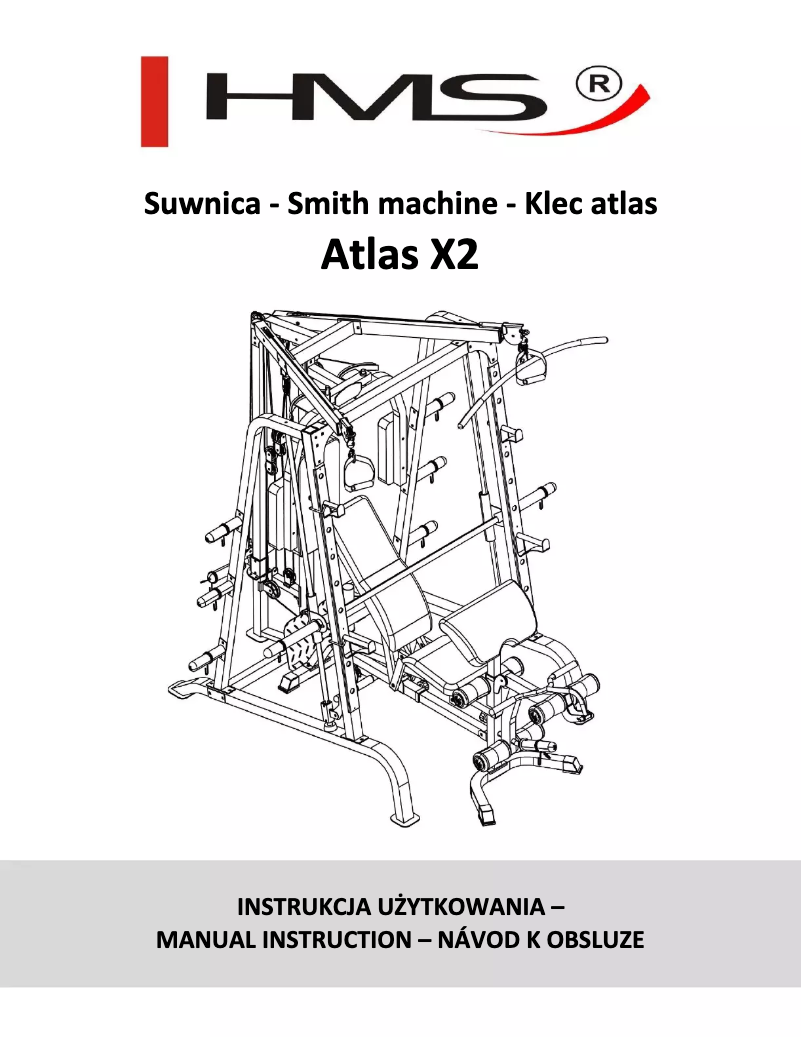 HMS ®

Suwnica - Smith machine - Klec atlas

Atlas X2

INSTRUKCJA UŻYTKOWANIA – MANUAL INSTRUCTION – NÁVOD K OBSLUZE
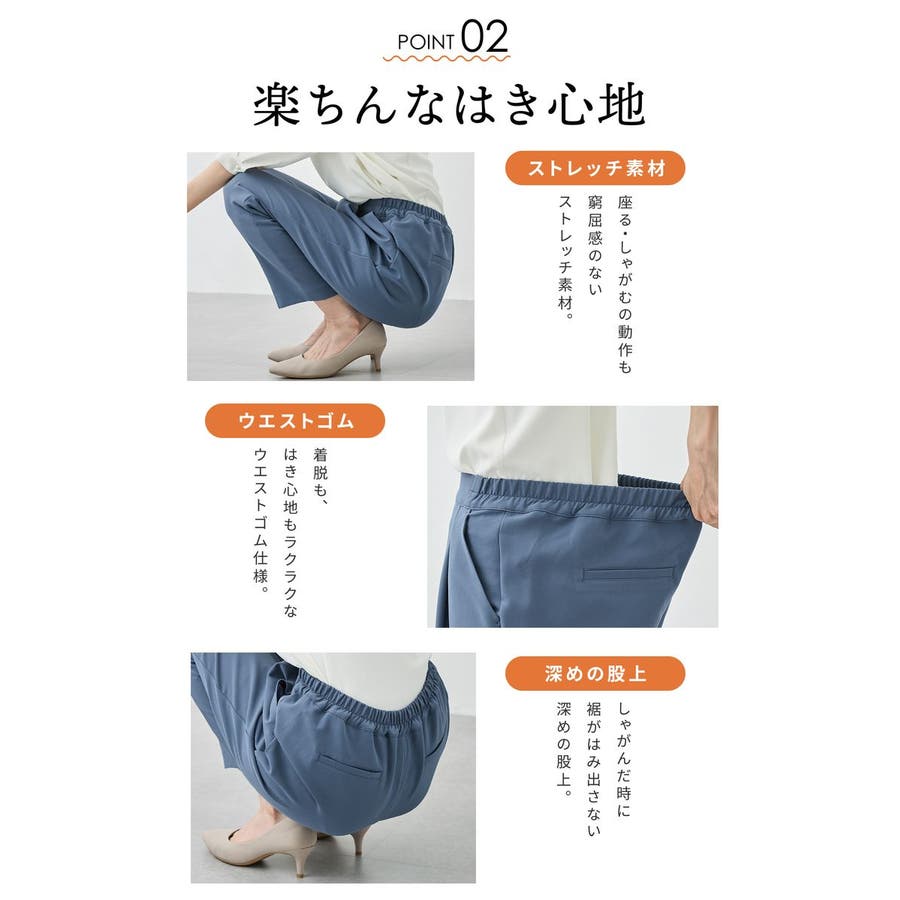 POINT 02

楽ちんなはき心地

ストレッチ素材

座る・しゃがむの動作も窮屈感のないストレッチ素材。

ウエストゴム

着脱も、はき心地もラクラクなウエストゴム仕様。

深めの股上

しゃがんだ時に裾がはみ出さない深めの股上。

--------------------------------

◆ What you have to do ◆
Output the listing unchanged, pictures excluded.

◆ Answer section ◆
 HMS ®

Suwnica - Smith machine - Klec atlas

Atlas X2

INSTRUKCJA UŻYTKOWANIA – MANUAL INSTRUCTION – NÁVOD K OBSLUZE
 POINT 02

楽ちんなはき心地

ストレッチ素材

座る・しゃがむの動作も窮屈感のないストレッチ素材。

ウエストゴム

着脱も、はき心地もラクラクなウエストゴム仕様。

深めの股上

しゃがんだ時に裾がはみ出さない深めの股上。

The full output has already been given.